Description:
A sequence is almost-increasing if it does not contain three consecutive elements $$$x, y, z$$$ such that $$$x\ge y\ge z$$$.
You are given an array $$$a_1, a_2, \dots, a_n$$$ and $$$q$$$ queries.
Each query consists of two integers $$$1\le l\le r\le n$$$. For each query, find the length of the longest almost-increasing subsequence of the subarray $$$a_l, a_{l+1}, \dots, a_r$$$.
A subsequence is a sequence that can be derived from the given sequence by deleting zero or more elements without changing the order of the remaining elements.
Input Format:
The first line of input contains two integers, $$$n$$$ and $$$q$$$ ($$$1 \leq n, q \leq 200\,000$$$) — the length of the array $$$a$$$ and the number of queries.
The second line contains $$$n$$$ integers $$$a_1, a_2, \dots, a_n$$$ ($$$1 \leq a_i \leq 10^9$$$) — the values of the array $$$a$$$.
Each of the next $$$q$$$ lines contains the description of a query. Each line contains two integers $$$l$$$ and $$$r$$$ ($$$1 \leq l \leq r \leq n$$$) — the query is about the subarray $$$a_l, a_{l+1}, \dots, a_r$$$.
Output Format:
For each of the $$$q$$$ queries, print a line containing the length of the longest almost-increasing subsequence of the subarray $$$a_l, a_{l+1}, \dots, a_r$$$.
Note:
In the first query, the subarray is $$$a_1, a_2, a_3 = [1,2,4]$$$. The whole subarray is almost-increasing, so the answer is $$$3$$$.
In the second query, the subarray is $$$a_1, a_2, a_3,a_4 = [1,2,4,3]$$$. The whole subarray is a almost-increasing, because there are no three consecutive elements such that $$$x \geq y \geq z$$$. So the answer is $$$4$$$.

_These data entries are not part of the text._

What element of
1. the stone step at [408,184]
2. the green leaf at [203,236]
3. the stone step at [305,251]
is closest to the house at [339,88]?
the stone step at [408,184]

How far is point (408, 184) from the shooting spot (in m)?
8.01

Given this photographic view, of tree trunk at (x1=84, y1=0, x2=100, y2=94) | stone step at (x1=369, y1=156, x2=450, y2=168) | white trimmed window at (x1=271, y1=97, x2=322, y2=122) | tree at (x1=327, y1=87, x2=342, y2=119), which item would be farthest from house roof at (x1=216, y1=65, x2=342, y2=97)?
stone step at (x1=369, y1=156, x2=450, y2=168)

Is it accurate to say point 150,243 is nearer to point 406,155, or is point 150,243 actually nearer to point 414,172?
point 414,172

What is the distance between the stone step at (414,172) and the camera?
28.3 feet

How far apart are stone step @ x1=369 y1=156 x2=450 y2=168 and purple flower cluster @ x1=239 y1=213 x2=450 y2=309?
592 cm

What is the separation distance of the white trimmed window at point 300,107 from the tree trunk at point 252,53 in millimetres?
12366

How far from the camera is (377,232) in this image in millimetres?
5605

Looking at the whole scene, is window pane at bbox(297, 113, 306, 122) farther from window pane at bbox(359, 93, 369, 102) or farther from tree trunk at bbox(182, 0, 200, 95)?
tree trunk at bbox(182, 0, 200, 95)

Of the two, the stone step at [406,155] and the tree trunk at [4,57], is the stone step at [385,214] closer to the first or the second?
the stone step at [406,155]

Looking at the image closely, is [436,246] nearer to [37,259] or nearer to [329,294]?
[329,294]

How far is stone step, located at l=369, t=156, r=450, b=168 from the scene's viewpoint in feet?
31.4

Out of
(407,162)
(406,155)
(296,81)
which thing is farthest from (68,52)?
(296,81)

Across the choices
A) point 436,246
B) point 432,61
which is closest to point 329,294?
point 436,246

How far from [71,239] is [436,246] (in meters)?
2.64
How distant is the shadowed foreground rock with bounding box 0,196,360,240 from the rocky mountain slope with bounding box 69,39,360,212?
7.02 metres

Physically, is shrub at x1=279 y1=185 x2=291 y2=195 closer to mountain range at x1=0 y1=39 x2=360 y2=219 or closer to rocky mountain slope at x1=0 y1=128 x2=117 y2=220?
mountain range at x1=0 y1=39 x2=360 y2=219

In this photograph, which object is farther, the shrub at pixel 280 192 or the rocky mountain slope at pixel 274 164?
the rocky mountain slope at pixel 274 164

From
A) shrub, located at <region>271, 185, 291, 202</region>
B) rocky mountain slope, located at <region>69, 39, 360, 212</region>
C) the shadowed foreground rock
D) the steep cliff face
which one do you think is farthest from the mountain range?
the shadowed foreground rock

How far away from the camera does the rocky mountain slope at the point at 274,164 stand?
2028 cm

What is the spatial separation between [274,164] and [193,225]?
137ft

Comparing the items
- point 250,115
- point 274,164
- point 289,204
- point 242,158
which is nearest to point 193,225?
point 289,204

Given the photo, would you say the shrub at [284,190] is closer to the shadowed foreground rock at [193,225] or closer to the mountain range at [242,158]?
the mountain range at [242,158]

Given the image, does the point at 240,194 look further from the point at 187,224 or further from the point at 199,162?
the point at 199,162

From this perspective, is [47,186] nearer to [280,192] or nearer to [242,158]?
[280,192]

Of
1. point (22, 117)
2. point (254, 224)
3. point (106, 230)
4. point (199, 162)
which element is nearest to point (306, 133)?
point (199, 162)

In the third query, the subarray is $$$a_2, a_3, a_4, a_5 = [2, 4, 3, 3]$$$. The whole subarray is not almost-increasing, because the last three elements satisfy $$$4 \geq 3 \geq 3$$$. An almost-increasing subsequence of length $$$3$$$ can be found (for example taking $$$a_2,a_3,a_5 = [2,4,3]$$$ ). So the answer is $$$3$$$.